I took a lot of photos on my trip in Southeast Asia. About 1,300 clicks of the shutter to be exact. I went through them and I marked just over 500 as being worth editing. That is a lot of work and will take time--maybe even a year. The problem is that I keep taking pictures in the meantime :). It is fun however to see how I have improved and changed in my photographic style. Even since I have started using my first dSLR just over three months ago. So in a way, I am happy I have such a backlog of photos to go through.

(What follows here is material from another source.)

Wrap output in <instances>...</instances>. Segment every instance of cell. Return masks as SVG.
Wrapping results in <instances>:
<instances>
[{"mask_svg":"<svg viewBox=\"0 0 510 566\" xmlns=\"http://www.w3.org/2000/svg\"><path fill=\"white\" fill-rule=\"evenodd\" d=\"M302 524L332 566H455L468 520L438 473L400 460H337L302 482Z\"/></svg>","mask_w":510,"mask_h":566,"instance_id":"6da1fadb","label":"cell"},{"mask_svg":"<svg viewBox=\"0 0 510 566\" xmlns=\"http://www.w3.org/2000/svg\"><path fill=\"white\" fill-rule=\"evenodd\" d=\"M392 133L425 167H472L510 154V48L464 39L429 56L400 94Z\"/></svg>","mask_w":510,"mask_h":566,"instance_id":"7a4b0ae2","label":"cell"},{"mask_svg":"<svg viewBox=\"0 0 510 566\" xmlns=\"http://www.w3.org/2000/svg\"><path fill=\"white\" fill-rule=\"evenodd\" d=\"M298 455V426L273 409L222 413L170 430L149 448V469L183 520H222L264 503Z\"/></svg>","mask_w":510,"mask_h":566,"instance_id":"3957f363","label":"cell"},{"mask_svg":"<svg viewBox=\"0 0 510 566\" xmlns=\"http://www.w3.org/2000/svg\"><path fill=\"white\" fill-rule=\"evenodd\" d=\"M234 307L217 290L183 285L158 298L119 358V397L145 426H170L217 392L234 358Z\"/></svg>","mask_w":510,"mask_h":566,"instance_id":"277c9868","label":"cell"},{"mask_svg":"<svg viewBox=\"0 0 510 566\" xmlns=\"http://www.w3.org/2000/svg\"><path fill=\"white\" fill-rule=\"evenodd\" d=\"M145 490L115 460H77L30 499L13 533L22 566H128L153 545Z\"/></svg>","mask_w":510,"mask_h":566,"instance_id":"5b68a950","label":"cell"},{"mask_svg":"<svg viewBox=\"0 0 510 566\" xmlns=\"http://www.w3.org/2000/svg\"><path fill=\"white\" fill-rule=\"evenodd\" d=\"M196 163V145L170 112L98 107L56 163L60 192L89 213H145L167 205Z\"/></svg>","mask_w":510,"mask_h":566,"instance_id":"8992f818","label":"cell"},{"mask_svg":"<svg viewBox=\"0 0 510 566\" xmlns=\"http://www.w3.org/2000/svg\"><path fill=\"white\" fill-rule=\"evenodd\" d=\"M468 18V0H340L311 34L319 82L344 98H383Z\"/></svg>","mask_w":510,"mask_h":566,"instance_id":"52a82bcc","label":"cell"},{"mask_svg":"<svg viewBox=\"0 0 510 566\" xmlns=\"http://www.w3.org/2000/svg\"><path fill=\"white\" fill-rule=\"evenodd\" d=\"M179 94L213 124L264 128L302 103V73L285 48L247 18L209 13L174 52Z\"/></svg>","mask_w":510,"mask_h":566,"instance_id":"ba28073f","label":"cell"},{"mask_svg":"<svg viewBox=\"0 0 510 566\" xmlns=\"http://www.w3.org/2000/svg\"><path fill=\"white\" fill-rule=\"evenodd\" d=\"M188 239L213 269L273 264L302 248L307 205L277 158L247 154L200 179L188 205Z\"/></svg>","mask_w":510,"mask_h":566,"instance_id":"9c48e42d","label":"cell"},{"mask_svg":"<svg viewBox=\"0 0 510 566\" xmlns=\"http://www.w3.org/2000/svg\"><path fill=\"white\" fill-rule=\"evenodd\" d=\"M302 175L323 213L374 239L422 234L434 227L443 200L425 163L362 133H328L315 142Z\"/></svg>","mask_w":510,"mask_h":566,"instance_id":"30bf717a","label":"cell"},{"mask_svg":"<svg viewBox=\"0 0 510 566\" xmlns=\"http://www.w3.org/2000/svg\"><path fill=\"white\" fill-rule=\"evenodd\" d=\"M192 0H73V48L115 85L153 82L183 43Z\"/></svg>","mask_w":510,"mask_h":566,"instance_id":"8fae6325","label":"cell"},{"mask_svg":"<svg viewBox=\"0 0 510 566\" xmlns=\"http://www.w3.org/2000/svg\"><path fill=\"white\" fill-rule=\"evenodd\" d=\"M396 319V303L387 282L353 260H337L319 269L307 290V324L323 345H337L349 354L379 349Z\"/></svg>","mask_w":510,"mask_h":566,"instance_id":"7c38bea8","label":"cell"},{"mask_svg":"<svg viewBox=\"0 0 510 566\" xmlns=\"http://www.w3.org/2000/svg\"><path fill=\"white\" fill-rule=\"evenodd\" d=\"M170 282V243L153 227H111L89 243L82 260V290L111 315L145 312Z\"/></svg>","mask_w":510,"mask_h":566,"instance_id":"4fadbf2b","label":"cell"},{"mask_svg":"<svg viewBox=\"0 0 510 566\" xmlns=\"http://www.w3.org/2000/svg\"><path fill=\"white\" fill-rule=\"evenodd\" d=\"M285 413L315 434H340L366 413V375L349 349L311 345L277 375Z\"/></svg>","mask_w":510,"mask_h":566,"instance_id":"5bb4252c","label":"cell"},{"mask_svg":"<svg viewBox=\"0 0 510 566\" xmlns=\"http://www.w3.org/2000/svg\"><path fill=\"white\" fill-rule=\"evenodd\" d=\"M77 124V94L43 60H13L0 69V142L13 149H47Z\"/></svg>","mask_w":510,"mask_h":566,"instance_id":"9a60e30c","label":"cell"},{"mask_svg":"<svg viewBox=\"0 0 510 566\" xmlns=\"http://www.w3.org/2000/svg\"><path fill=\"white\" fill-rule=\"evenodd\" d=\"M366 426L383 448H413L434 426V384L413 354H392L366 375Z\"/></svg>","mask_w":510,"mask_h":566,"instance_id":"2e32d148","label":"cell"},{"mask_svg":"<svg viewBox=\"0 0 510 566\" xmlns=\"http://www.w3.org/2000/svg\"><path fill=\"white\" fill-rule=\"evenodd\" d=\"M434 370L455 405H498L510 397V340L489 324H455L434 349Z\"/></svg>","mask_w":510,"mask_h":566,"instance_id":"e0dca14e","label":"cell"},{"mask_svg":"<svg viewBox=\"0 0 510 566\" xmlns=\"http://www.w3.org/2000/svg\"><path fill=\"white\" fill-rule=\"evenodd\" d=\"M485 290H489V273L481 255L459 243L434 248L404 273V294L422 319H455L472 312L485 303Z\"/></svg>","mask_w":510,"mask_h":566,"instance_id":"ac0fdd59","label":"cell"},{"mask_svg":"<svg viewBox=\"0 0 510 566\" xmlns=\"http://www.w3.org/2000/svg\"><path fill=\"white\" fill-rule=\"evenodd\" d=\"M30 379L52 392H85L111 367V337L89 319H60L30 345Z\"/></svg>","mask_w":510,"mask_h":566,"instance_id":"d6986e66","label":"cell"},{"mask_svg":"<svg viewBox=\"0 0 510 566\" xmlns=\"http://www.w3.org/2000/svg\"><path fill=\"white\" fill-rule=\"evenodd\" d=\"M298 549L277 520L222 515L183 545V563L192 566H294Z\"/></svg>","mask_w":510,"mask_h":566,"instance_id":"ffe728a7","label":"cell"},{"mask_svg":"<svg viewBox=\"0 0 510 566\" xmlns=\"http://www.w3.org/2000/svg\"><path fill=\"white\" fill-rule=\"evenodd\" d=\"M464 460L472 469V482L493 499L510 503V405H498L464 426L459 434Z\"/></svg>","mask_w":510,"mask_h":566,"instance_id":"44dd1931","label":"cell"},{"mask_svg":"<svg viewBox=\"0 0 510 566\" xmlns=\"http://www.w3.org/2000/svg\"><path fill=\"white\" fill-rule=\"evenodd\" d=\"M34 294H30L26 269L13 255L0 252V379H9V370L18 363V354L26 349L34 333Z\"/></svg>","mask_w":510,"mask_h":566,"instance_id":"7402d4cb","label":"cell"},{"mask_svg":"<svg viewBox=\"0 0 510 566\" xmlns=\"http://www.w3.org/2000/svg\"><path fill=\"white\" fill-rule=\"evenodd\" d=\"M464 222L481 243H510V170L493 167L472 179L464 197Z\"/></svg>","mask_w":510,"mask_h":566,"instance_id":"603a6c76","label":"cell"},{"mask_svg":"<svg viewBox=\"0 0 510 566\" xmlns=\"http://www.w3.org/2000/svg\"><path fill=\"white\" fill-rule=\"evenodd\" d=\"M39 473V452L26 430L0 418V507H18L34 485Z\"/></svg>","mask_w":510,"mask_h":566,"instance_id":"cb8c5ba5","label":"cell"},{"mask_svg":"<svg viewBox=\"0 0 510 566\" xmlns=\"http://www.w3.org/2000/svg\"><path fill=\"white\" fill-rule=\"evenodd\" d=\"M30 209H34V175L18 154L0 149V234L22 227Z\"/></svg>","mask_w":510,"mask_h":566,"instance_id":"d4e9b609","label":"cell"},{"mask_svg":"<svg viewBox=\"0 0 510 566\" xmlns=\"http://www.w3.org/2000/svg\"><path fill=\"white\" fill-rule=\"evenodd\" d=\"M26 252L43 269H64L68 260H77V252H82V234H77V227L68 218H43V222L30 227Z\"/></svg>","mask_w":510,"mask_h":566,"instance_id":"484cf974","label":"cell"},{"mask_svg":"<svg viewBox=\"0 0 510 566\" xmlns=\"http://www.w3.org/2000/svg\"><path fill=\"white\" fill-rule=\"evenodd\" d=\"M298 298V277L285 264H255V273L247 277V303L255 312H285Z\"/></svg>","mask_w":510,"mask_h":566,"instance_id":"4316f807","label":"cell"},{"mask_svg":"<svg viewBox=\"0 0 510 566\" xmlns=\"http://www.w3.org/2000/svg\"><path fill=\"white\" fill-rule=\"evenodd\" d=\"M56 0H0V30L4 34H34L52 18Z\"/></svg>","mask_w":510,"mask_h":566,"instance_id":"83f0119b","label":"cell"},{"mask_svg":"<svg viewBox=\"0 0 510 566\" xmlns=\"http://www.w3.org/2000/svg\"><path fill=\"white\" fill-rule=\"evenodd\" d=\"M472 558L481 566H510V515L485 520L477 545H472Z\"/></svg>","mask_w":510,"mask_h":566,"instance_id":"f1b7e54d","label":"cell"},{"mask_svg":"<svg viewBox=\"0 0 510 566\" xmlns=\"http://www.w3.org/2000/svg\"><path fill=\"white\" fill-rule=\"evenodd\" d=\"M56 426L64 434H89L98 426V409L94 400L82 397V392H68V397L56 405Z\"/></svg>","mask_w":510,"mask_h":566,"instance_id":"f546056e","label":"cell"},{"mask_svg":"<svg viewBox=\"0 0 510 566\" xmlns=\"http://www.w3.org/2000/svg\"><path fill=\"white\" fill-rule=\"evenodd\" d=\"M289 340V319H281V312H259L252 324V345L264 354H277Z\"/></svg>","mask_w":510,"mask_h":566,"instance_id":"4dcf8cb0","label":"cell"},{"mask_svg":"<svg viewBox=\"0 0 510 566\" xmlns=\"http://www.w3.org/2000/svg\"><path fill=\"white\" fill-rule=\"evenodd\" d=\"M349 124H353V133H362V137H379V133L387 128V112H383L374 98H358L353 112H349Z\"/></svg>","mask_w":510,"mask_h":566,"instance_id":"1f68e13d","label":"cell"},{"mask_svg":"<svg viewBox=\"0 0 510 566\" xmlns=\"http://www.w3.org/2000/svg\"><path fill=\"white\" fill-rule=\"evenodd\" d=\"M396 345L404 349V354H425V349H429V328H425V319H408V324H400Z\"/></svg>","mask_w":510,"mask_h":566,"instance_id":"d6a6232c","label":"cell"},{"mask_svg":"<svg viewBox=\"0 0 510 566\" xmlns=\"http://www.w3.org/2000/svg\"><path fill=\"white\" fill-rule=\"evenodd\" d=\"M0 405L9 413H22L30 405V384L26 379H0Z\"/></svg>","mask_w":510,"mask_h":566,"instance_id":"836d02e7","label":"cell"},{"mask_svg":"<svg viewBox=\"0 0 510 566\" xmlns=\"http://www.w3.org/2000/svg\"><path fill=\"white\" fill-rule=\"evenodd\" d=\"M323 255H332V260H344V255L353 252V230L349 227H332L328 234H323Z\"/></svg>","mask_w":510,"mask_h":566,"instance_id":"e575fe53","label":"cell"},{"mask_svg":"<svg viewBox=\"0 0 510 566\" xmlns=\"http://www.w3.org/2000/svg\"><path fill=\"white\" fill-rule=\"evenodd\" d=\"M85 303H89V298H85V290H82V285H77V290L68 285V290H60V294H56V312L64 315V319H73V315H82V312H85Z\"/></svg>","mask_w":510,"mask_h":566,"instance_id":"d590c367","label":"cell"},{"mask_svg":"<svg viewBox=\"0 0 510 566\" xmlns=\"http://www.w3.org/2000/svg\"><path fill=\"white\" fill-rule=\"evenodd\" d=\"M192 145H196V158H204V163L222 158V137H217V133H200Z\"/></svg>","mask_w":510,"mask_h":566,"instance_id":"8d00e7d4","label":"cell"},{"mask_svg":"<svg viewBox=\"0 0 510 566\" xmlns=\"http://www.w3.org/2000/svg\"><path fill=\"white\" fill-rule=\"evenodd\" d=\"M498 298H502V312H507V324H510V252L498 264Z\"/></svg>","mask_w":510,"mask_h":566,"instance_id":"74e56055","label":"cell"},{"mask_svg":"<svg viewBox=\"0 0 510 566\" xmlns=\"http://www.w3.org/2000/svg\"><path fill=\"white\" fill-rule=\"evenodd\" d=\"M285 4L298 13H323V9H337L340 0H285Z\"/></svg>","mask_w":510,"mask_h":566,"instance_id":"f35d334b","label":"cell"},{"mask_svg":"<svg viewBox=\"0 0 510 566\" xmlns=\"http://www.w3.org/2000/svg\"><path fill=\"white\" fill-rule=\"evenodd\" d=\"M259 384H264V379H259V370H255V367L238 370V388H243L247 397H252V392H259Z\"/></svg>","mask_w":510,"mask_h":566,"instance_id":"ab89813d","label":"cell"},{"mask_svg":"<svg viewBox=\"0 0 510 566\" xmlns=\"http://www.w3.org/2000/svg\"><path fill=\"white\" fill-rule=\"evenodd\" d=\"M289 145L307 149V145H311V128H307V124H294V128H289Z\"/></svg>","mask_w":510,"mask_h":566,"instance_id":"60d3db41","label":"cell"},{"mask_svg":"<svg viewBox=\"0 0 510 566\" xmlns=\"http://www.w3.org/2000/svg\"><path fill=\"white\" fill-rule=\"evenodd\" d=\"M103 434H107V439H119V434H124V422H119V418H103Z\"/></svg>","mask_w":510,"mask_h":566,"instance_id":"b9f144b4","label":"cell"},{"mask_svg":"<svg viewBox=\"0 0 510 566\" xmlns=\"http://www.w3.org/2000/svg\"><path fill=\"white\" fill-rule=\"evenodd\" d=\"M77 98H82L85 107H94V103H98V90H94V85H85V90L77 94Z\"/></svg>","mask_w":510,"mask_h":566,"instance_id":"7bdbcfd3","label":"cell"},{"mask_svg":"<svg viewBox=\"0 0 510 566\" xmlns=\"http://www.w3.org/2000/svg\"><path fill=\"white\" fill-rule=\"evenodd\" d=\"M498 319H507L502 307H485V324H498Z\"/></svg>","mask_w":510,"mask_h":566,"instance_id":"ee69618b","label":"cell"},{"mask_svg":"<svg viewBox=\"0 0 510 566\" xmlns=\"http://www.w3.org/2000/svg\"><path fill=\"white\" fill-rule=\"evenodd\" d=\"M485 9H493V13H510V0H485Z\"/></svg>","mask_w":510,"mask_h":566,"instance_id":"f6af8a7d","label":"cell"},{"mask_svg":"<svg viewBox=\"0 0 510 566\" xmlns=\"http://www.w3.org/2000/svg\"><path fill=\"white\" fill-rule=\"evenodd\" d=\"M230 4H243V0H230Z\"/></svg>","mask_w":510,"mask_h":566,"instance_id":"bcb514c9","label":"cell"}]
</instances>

Now the photo above. Of the photos I have edited so far, this is among my favorites. Someone else might not give it two looks when looking at a set of my Cambodian pictures, but to me it special. It is hard to quantify what keeps my thinking about and my eye exploring this photo. When I look at it, my eye follows the thin and weathered grandma and her bike out of the frame and my imagination suddenly takes over. I imagine where she is going, the countless hardships and moments of joy that have made up her life. I wonder how she got to such an old age, when I saw so few elderly people in the country. What have her eyes seen? How did she survive the Khmer Rouge? Does she tell her grandchildren stories of that time or does she hold those nightmares close knowing they are more horrifying than any ghost store they have ever heard?
This photo takes my eye and my mind on a journey that it would never have gone on, and this is why I treasure this photo.